Sinceramente, o empate em Brasília não me surpreendeu em nada, de modo que não posso me declarar decepcionado – apenas irritado. Primeiro, até em grandes jornadas como as de 2010 e 2012 mostram o Fluminense enrolado contra adversários modestos (se estiverem no Z4, vira horror). Segundo, depois de quatro ou cinco jogos fantásticos neste campeonato, com o time sendo aplaudido até na derrota, a magia acabou. Aconteceram momentos pontuais e só. Um jogo bom, dois ruins, um mais ou menos. O triunfo no Morumbi foi um deles. A renovação é urgente a olhos nus. Optemos pela lucidez matemática e por entender que esquadrões como o dos anos 80 duraram cinco anos. A Máquina durou dois. Por que o time atual deveria manter titularidade vitalícia?

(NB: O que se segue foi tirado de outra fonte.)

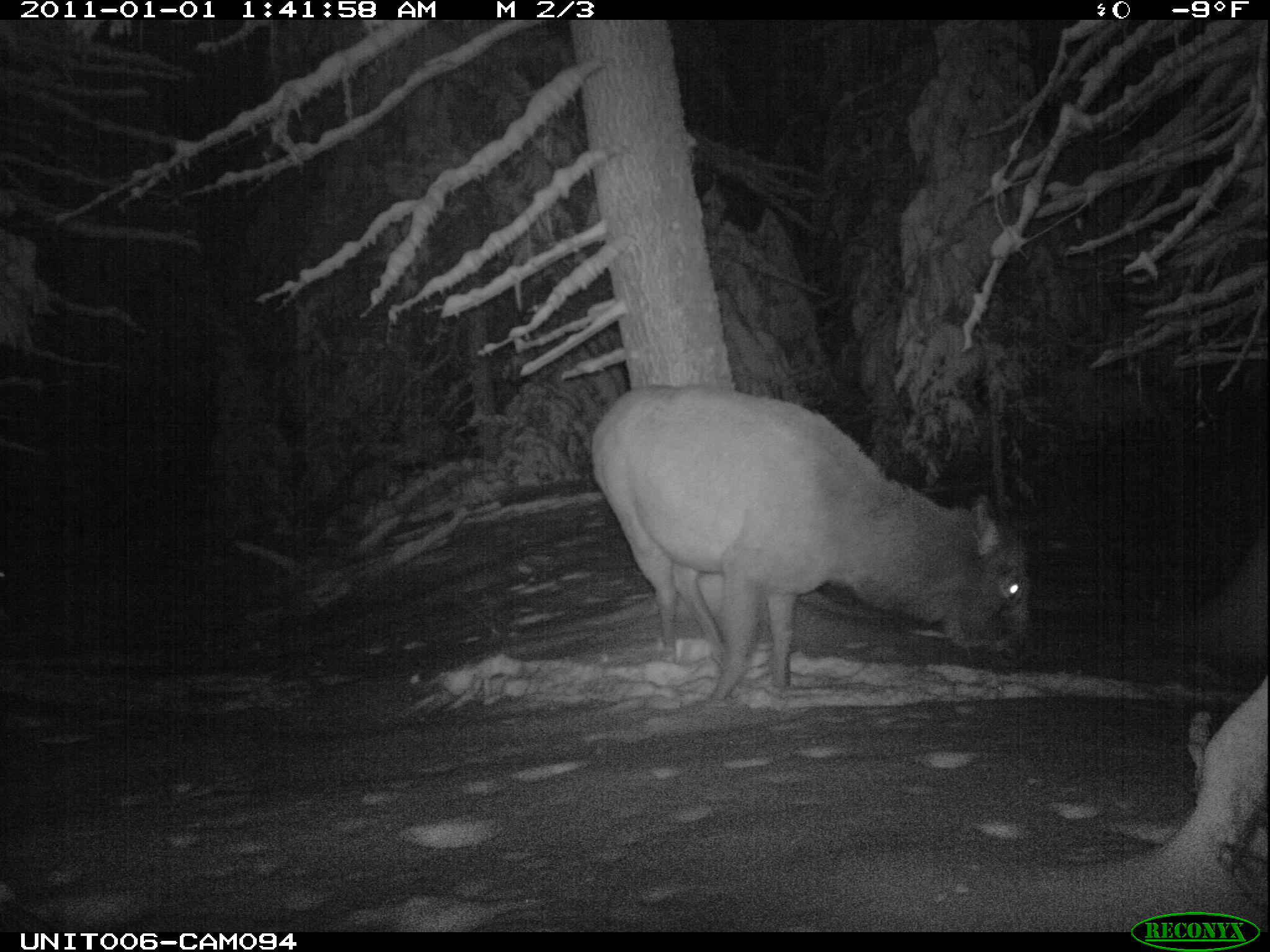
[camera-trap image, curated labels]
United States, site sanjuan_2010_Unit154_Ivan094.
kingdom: Animalia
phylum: Chordata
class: Mammalia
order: Artiodactyla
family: Cervidae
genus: Cervus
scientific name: Cervus elaphus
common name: red deer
Cervus elaphus (red deer).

Houve quem visse os 3 x 1 contra o São Paulo como passaporte para o penta ou vaga na Libertadores garantida. Longe disso. Mas o começo em Brasília não foi mau, pelo contrário: nos primeiros cinco minutos, só deu Fluminense. Depois, mesmo com o time limitado, o Bahia equilibrou as ações, sempre pela direita do ataque, em cima de Fernando, nosso jovem improvisado na lateral.
Fred fez seu gol de oportunismo em cima de Lomba, amigo, e no minuto seguinte o mesmo Fernando acertou uma bomba em diagonal. O segundo gol liquidaria o jogo, mas não veio. Em resposta, o Bahia teve três conclusões perigosas, sem marcar – entrava como queria, sem combate no meio e com a linha burra. Veio o intervalo.
O Flu voou de novo na volta da partida. Não marcou. Sozinho, beijou a lona. O Bahia aos poucos tomou conta do jogo, perdeu trocentos gols e também poderia ter tomado: Sobis, Wagner e Fred abusaram do preciosismo. Recuado demais, o Flu permitia jogadas próximas à sua área e se encolheu. A conta veio no fim do jogo: de tanto insistir, o Bahia conseguiu seu empate numa falta que virou bola quicada. No fim, Cavalieri ainda evitou o pior em dois lances.
Cristóvão não foi o único culpado, longe disso, mas tropeçou na soberba demonstrada em entrevista recente, dizendo que tricolores estavam reclamando de barriga cheia com o sexto lugar do time (à custa de míseros 30 milhões por ano). Pelo visto, trocou de galáxia. A insistência no ataque com Sobis e Fred no segundo tempo (o primeiro, no papel de trenzinho do Corcovado, em lenta caminhada à frente; o segundo, no papel de Cristo Redentor, parado e de braços abertos sobre a Guanabara) beira a um episódio do Zorra Total – o camisa 9 ainda ajudou a defender três ou quatro vezes, falando sério, mas não pode ser intocável se está esfalfado. A saída de Conca, não sendo por contusão, é certeza de um time sem condução e caótico. Rafinha era dos melhores. Edson não conseguiu evitar o empate. Kenedy? Se eu não fosse ateu, pedia a Deus por ele. Na rádio, o Kote e o Márcio quase fizeram granadas com os microfones. Cansaço, lentidão, previsibilidade. Que surpresa?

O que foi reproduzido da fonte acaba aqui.